Вот же человечище, этот Грибоедов! Талантлив безмерно, а на что жизнь растрачивает? На балеринок и дуэли? Да одно его «Горе от ума» мои нынешние современники раздёргали на цитаты похлеще, чем в моём времени цитировали героев комедий Гайдая.

Мы с Анной оказались первой танцующей парой, и ещё довольно долго, оставались единственной.

Остальные открыв рот смотрели на световое шоу. Девчонок — осветителей я обучил, как правильно светить, держа фокус ровно размером в глобус, и поочередно менять яркость, стараясь плавно попадать в такт музыке. А уж изменения цветов они сами варьировали. Так что, по всему залу полетели цветовые «снежинки» самых разных размеров и оттенков.

Заметив, что многие пытаются их поймать, я и сам пару раз повторил такое, то оглаживая голое плечо девушки, то касаясь верха её груди.
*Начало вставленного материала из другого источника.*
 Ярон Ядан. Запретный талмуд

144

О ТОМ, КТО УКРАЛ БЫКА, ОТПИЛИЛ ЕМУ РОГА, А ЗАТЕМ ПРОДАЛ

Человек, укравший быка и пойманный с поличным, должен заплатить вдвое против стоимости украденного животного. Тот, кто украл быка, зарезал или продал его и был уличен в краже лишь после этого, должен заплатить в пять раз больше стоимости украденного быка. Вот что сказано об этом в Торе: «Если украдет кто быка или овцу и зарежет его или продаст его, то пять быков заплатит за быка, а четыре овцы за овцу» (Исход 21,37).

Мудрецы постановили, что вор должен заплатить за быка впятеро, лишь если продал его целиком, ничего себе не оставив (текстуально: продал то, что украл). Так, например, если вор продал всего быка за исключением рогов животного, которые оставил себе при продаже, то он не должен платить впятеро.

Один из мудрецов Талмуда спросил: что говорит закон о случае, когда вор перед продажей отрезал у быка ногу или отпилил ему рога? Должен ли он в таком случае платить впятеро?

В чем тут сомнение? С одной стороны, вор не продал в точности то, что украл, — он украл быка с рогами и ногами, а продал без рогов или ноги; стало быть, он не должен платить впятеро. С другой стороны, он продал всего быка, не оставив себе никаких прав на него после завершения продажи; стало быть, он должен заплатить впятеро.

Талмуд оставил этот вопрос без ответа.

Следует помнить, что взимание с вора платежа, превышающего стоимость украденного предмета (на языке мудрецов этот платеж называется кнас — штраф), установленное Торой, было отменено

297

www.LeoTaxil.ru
И Аннушка — эта скромняжка по жизни, моим забавам не препятствовала, лишь закусив губу, откинула голову и кружилась в вальсе, решительно наплевав на все правила приличий.

Пожалуй, только что я оттанцевал самый долгий вальс за всю свою жизнь. Виной тому Николай. Ухватив в партнёрши Анну Керн, он умудрился, кружась в вальсе приблизитьсяк капельмейстеру, как здесь громко называют дирижёра оркестра, и крикнуть ему: — Сыграй ещё раз!

А тот и рад стараться! Раза три, а то и все четыре оркестр вальс повторил. Вот даст же Бог столько усердия и старания…

Сдаётся мне, генеральша — это я про Керн, теперь гораздо раньше заработает пушкинский эпитет «вавилонской блудницы», став уже как бы не сегодня фавориткой Его Высочества, а не годы спустя.

Не удивительно, что после затянувшегося тура вальса, всем потребовался отдых.

Это мы молодые, а в зале и гораздо постарше нас гости танцевали. И ведь ни один не ушёл!

А куда им деваться, если особа Императорских кровей продолжения вальса потребовала.

— Александр Сергеевич! — сугубо официально обратился вдруг ко мне Дельвиг.

— Антон Антоныч, ты чего-то несвежего съел? Грибов? Так грузди и рыжики я сам лично проверял, может рябчики несвежие вдруг оказались? — с интересом уставился я на лицейского товарища Пушкина.

— Я серьёзно, — одёрнул Антон фалды коротковатого сюртука и привычным движением, подоткнул очки на носу.

— Выкладывай, — вздохнул я, готовясь выслушивать долгие объяснения.

— У тебя с Анной Осиповой — Вульф что-то серьёзное?

— Нет, но если ты за ней просто приударить хочешь, то я тебя не пойму, а вот заведи ты с ней серьёзные отношения — и будет у тебя та женщина, которая раствориться в тебе, в огонь и воду броситься, куда бы тебя судьба не кинула. Поверь, я её знаю, и это так!